Two Stage Least Squares and IV Inference

Today

Multivariate IV: Two Stage Least Squares
Testing IV Assumptions

Multiple Instruments

Is there a multivariate version of IV like there is for regression?
Yes, but now 2 types of multiple variables
- Multiple instruments \(Z\)
- Multiple endogenous regressors
To start: multiple instruments
Allows us to weaken random assignment of instrument to conditional random assignment
- Any case where control strategy will let us estimate causal effect of instrument, can do modified IV
Deal with constant effects linear model case only

IV model with multiple instruments

Let \(Z\) be an \(m+1\times 1\) vector of instruments
Include constant term \(Z_0=1\)
Regressor of interest, call it \(Y_2\), still endogenous scalar (correlated with residual)
Allow first \(k+1<m+1\) instruments to affect \(Y_1\) directly
- These act as control variables
Still need at least one excluded instrument with no direct effect
Model becomes \[Y_{1i}=\beta_0+\beta_1Y_{2i} + \beta_2Z_{1i} + \beta_3Z_{2i} + ... + \beta_{k+1}Z_{ki} + u_{i}\]
Endogeneity means \[E[Y_2u]\neq 0 \]
For convenience call \(X=(1,Y_2,Z_1,\ldots,Z_k)^\prime\) \[Y_{1i}=X_i^{\prime}\beta+u_i\]

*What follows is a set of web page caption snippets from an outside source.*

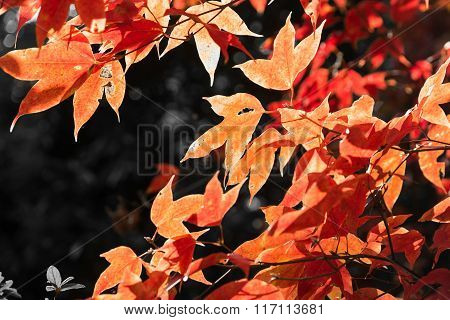 Maple Leaf In Winter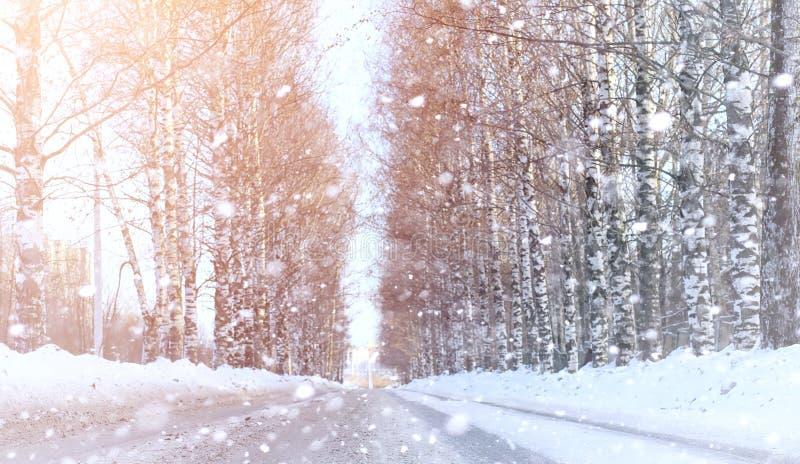 Winterlandschaftsschnee umfasste Ausdehnungen Ein Park im Winter herein lizenzfreie stockbilder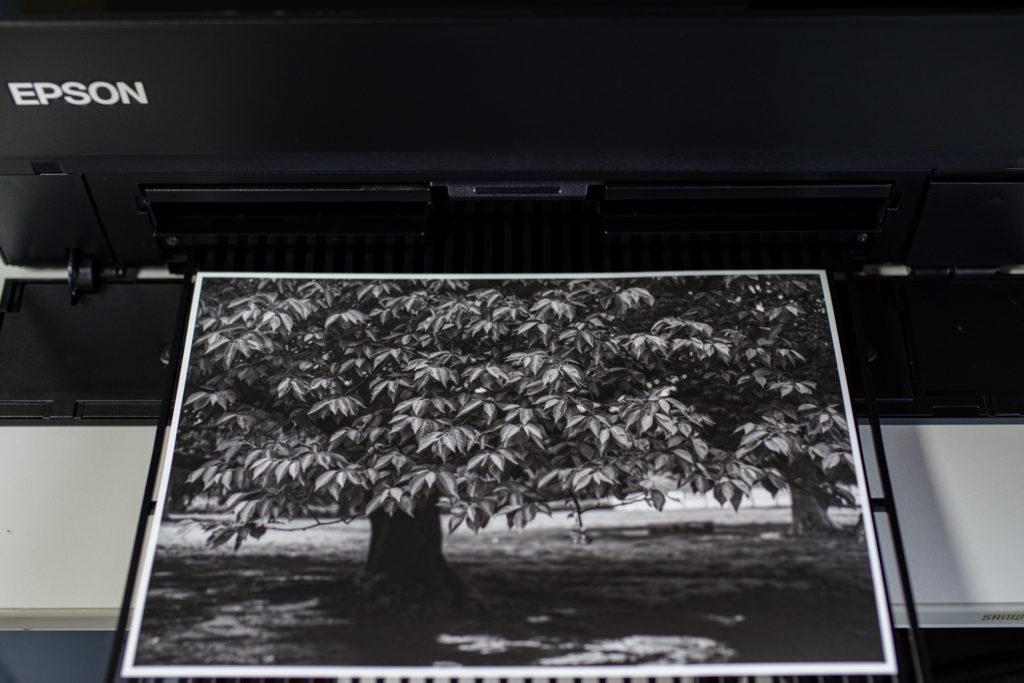 マット白黒印刷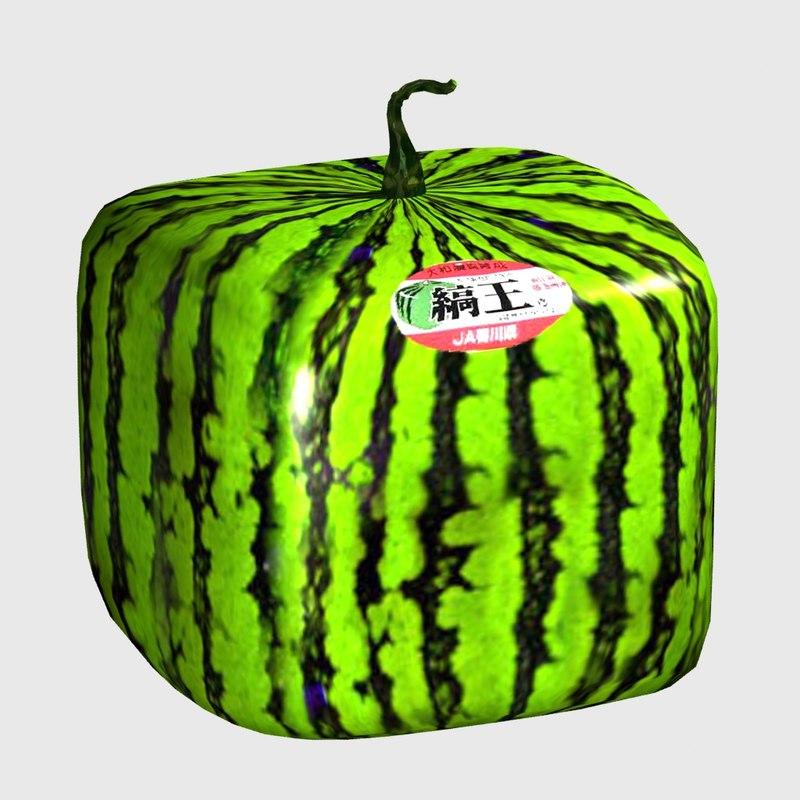 japanese water melon 3D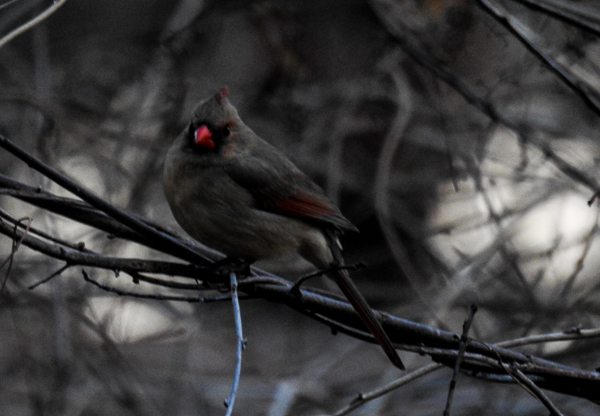 Northern Cardinal Before Sunrise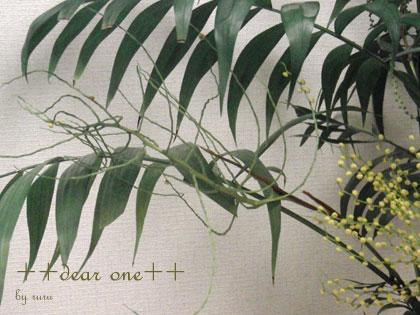 テーブルヤシの花130513_14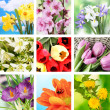 Spring flowers collage — Stock Photo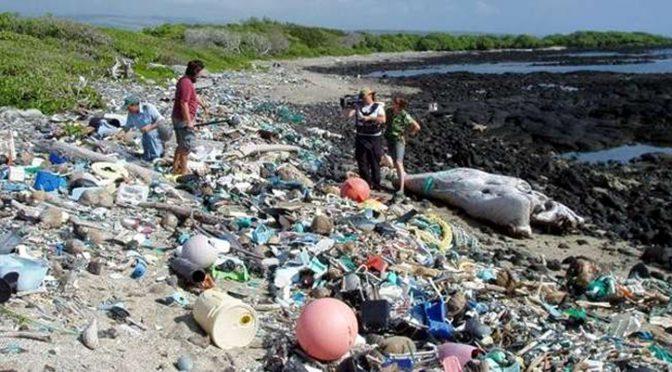 La actividad humana aumenta la contaminación de ambientes acuáticos (UNAM)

Interpretation: Causal Graph (code)

#Library to create and analyze causal graphs
library(dagitty) 
library(ggdag) #library to plot causal graphs
#create graph
iv2graph<-dagify(Y1~Y2+Z1+W,Y2~Z1+Z2+W,Z2~Z1) 
#Set position of nodes 
  coords<-list(x=c(Y2 = 0, W = 1, Y1 = 2, Z1=-1, Z2=-1),
          y=c(Y2 = 0, W = 0.1, Y1 = 0, Z1=0.1,Z2=0)) 
  coords_df<-coords2df(coords)
  coordinates(iv2graph)<-coords2list(coords_df)
  #Plot causal graph
ggdag(iv2graph)+theme_dag_blank()+labs(title="Multivariate IV")

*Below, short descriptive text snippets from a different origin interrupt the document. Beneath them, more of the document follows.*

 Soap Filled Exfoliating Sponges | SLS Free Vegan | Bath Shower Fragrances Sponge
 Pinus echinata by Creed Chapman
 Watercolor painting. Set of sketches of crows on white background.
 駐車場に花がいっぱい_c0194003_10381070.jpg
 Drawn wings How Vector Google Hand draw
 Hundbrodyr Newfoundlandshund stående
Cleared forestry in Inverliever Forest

Interpretation: Causal Graph

Want effect of endogenous regressor \(Y2\) on outcome \(Y1\)
- Unobserved confounder \(W\) prevents using regression
- Even when adjusting for observed confounders \(Z1\)
Excluded instruments \(Z2\) directly affect \(Y2\) but not \(Y1\)
By adjusting for included instruments \(Z1\), effect of excluded instrument \(Z2\) on \(Y2\) can be estimated
Effect of \(Z2\) on \(Y1\) can also be estimated by controlling for \(Z1\)
Like univariate IV, but now conditional random assignment
Can have multiple included instruments \(Z1\) or excluded instruments \(Z2\)

IV assumptions

Exclusion restriction is now
- \(E[Z_ju]= 0\) for all instruments \(j=0\ldots m\)
Let’s look at special case where there is exactly one instrument not included in the stuctural equation, \(m=k+1\)
Model and exogeneity give us system of k+2 equations in k+2 unknowns \[E[Z_{ji}(Y_{1i}-\beta_0-\beta_1Y_{2i}-\beta_2Z_{1i} - ... - \beta_{k+1}Z_{ki})]=0\ \forall j=0\ldots m\]
Estimate by sample means in place of expectations
Multivariate IV estimator
Exactly standard IV in case where k=0 (no controls)
Relevance condition now says that this system has a unique solution
- Requires \(Z\) to be related to \(Y_2\)

Many excluded instruments

If \(m>k+1\), exclusion restictions give more equations than unknowns
Model said to be overidentified
Can drop any subset of Zs to just use \(k+2\) of them
- So long as relevance still holds
Or use any \(k+2\) linear combinations of \(Z\)
Let \(\tilde{Z}\) be vector of \(k+2\) linear combinations of elements of \(Z\)
- Use subsets or weighted averages of instruments
Then \[E[\tilde{Z}_i(Y_{1i}-X_i^{\prime}\beta)]=0\] holds
Solving for \(\beta\) and replacing mean with sample average gives \(\hat{\beta}^{IV}\)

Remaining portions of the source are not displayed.